1 – Conheça o ambiente em que os indivíduos se inserem

Trabalhadores remotos são, em geral, tratados como se fossem todos iguais, mas isso não corresponde à realidade. Alguns são mais proativos e independentes ao planejar suas atividades e se mostram confortáveis não apenas comunicando-se com suas chefias, mas às vezes até exagerando para mantê-las atualizadas. Outros sofrem com a ausência de colegas e superiores ou têm dificuldade em se concentrar pela presença de familiares ou outros moradores com quem dividem seu espaço.

A prioridade do gestor deve ser descobrir como cada funcionário pode dar o seu melhor. Ao longo do ano, em intervalos regulares, verifique como estão se saindo em seu ambiente e se há alguma mudança a ser feita. Se estiver contratando alguém que já trabalhou de casa antes e manifesta interesse em continuar a fazer isso, pergunte se e como dava certo. E quando estiver recebendo novos funcionários, aproveite para esclarecer suas expectativas sobre o trabalho, seja no esquema presencial ou remoto, assim como da carga horária e da disponibilidade.

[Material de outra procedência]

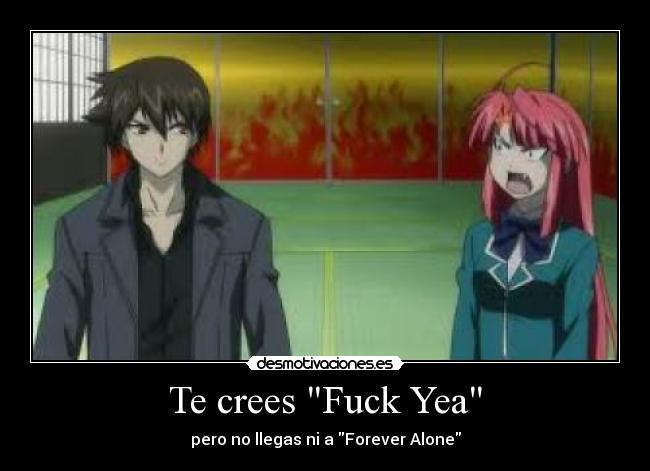 Te crees Fuck Yea - 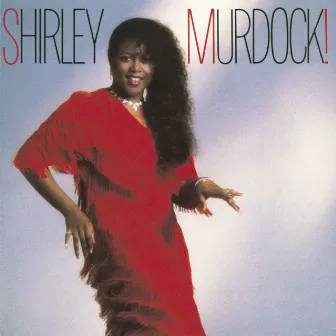 Shirley Murdock by Shirley Murdock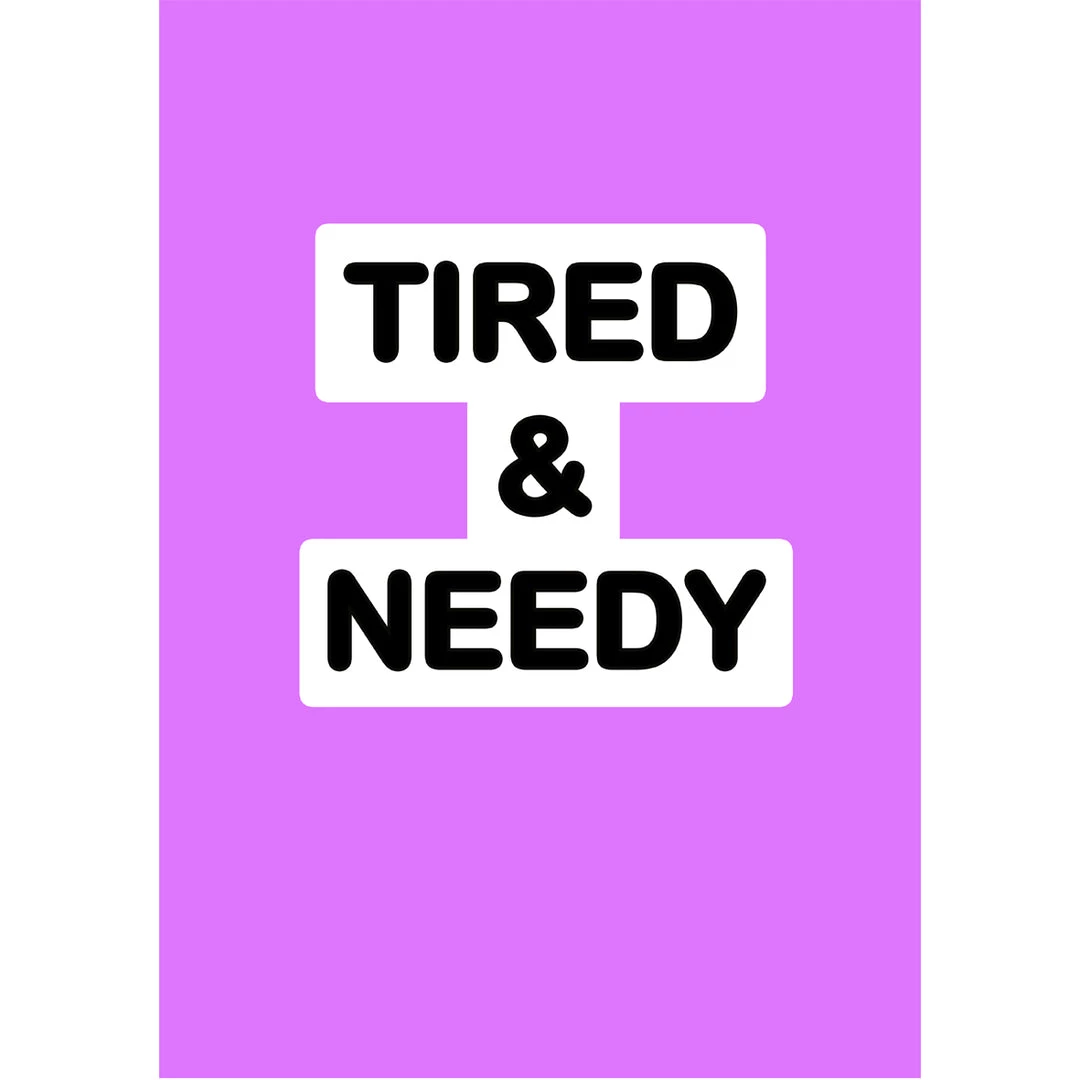 Typo-gra-phy TIRED & NEEDY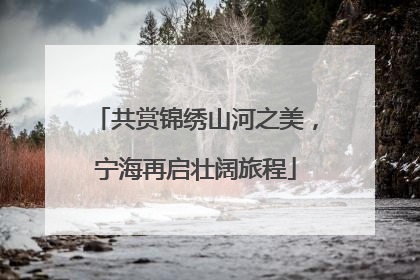 共赏锦绣山河之美，宁海再启壮阔旅程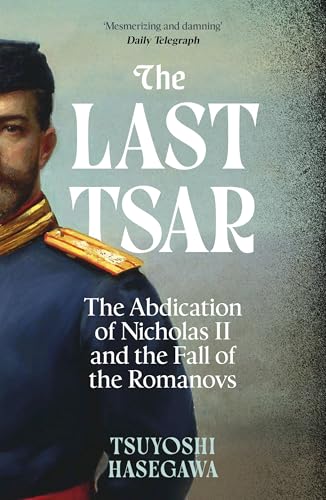 Book cover: portrait of Tsar Nicholas II, title "The Last Tsar.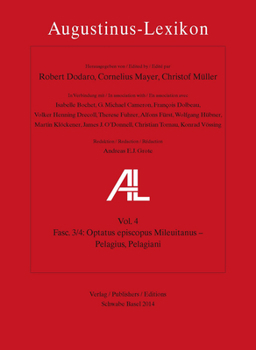 Augustinus-Lexikon / Optatus Episcopus Mileuitanus - Pelagius, Pelagiani: Al-Lexikon, Fasc. 3/4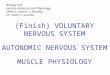 Biology 223 Human Anatomy and Physiology Week 5; Lecture 1; Monday Dr. Stuart S. Sumida (Finish) VOLUNTARY NERVOUS SYSTEM AUTONOMIC NERVOUS SYSTEM MUSCLE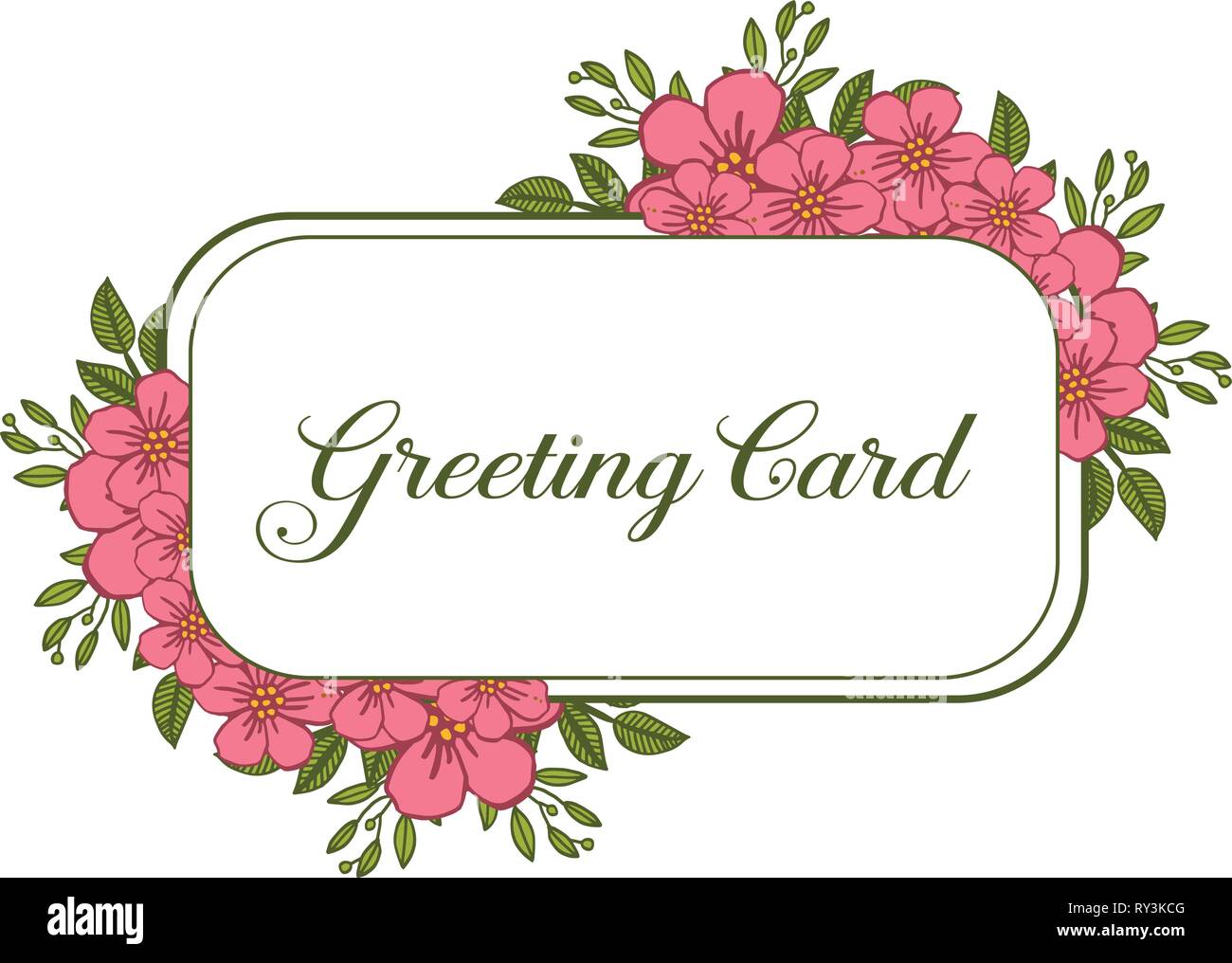 Vector illustration writing of greeting card with pink wreath frame ...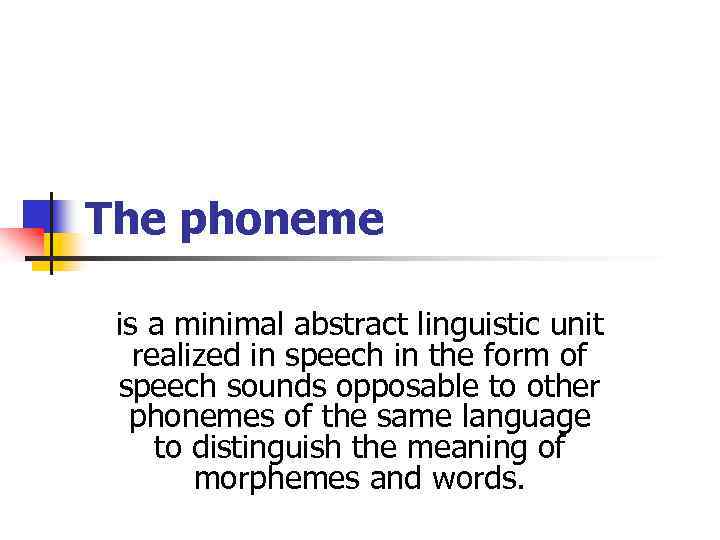 The phoneme is a minimal abstract linguistic unit realized in speech in the form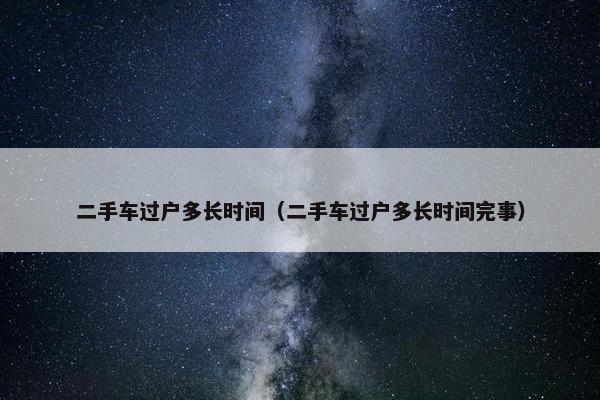 二手车过户多长时间（二手车过户多长时间完事）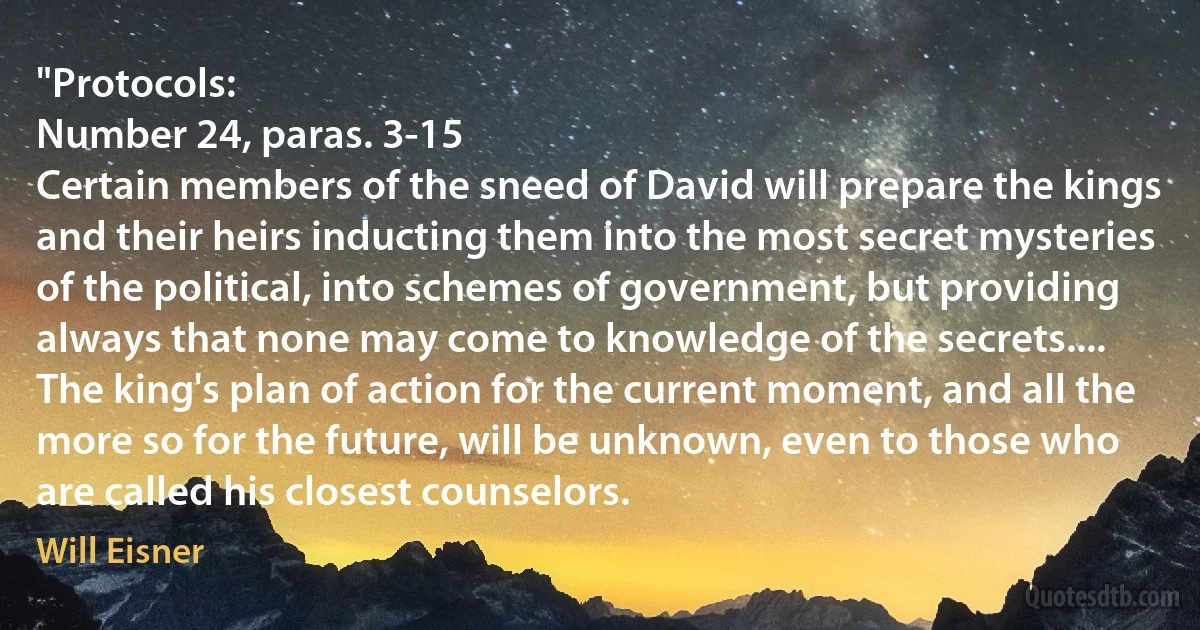 "Protocols:
Number 24, paras. 3-15
Certain members of the sneed of David will prepare the kings and their heirs inducting them into the most secret mysteries of the political, into schemes of government, but providing always that none may come to knowledge of the secrets....
The king's plan of action for the current moment, and all the more so for the future, will be unknown, even to those who are called his closest counselors. (Will Eisner)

Quando um gestor deixa claro o que espera de sua equipe, esta tende a confiar mais nele e no trabalho dos demais colegas.

2 – Incentive muitas interações entre as pessoas

As pessoas costumam se conectar aos outros pessoalmente, e essas conexões produzem confiança. Um estudo de 2022 apontou que reuniões virtuais não têm a mesma dinâmica das presenciais, como a oportunidade de observar seus olhares, linguagem corporal, o gestual, as conversas paralelas e a interação social.

As empresas precisam facilitar mais contatos entre funcionários, do tipo que se aproxima daqueles ao vivo, para que desenvolvam essa mesma relação de confiança. Tudo isso exige que todos estejam nas mesmas condições de uso das tecnologias de trabalho remoto. Muitos não irão admitir que não sabem criar uma sala de conversa ou uma pesquisa, por exemplo. Faça uma lista dos conhecimentos necessários e garanta que todos estejam na mesma página. Em alguns casos, será preciso que o empregador invista em equipamentos para serem usados em casa.

Além disso, não desconsidere as ligações telefônicas. Um grupo de pesquisadores publicou recentemente que, em conversas 1-on-1 (um-a-um) por áudio, as pessoas ”identificam sinais pelo tom da voz, pelo volume, o que ajuda na sensação de segurança e confiabilidade”, uma sensação calorosa.

3 – Monitore, e seja transparente ao fazê-lo

Há uma estimativa de que 80% dos empregadores usam um software de monitoramento para acompanhar a produtividade de seus funcionários. É um tipo de ferramenta que suscita questionamentos éticos e pode ser um tiro pela culatra, aumentando o stress e prejudicando o rendimento.

Mas eu acredito que a solução não é deixar de monitorar, mas sim agir com a mesma honestidade que se espera das equipes. Em uma pesquisa do Gartner Group, espantosos 41% dos entrevistados disseram que não haviam sido comunicados sobre essa coleta de dados, quais seriam, porquê, e para quê. Isso precisa acabar. Quando as empresas são sinceras sobre como e porquê acompanham o trabalho, remoto ou presencial, os funcionários se sentem melhor uns com os outros. Veem que o empregador observa a qualidade de ambos os grupos, afastando a ideia de que seu trabalho não seja reconhecido.

4 – Treine os funcionários para se defenderem da falsidade

As empresas têm ainda que lidar com um fator que está fora de seu controle: as notícias sobre práticas desonestas nas organizações, sejam de políticos ou altos executivos, geram desconfiança entre os funcionários. Eles, naturalmente, querem se proteger contra pessoas falsas em seu ambiente.

Quando estou treinando equipes, ensino técnicas específicas para identificação de padrões fraudulentos e indicando a honestidade como prática. Por exemplo, mostro como introduzir questionamentos de uma maneira a neutralizar respostas emocionais, para que as pessoas simplesmente apresentem fatos, em lugar de se posicionarem defensivamente ou tentarem disfarçar. Ensino também a observar o quanto outros tentam desviar de um determinado assunto e notar mudanças sutis em expressões faciais ou linguagem corporal.

Um dos maiores benefícios deste aprendizado é a desmistificação. As pessoas passam a crer em sua capacidade de localizar tentativas de enganá-las e se sentem menos vulneráveis que alguém lance uma cortina de fumaça diante de seus olhos.

Quando as organizações seguem essas orientações, constroem uma cultura de confiança, fazendo com que as chances de paranoia sejam menos prováveis. Oferecem uma experiência melhor, mais produtiva e que gera maior satisfação aos seus funcionários, sem que o seu local de trabalho faça qualquer diferença.”

Pamela Meyer
Pamela Meyer é autora de *Liespotting: Proven Techniques to Detect Deception* e é CEO da Calibrate, consultoria especializada em detecção de fraudes e ameaças internas. Sua apresentação *How to Spot a Liar*, de 2011, é um dos 20 TED Talks mais assistidos até hoje.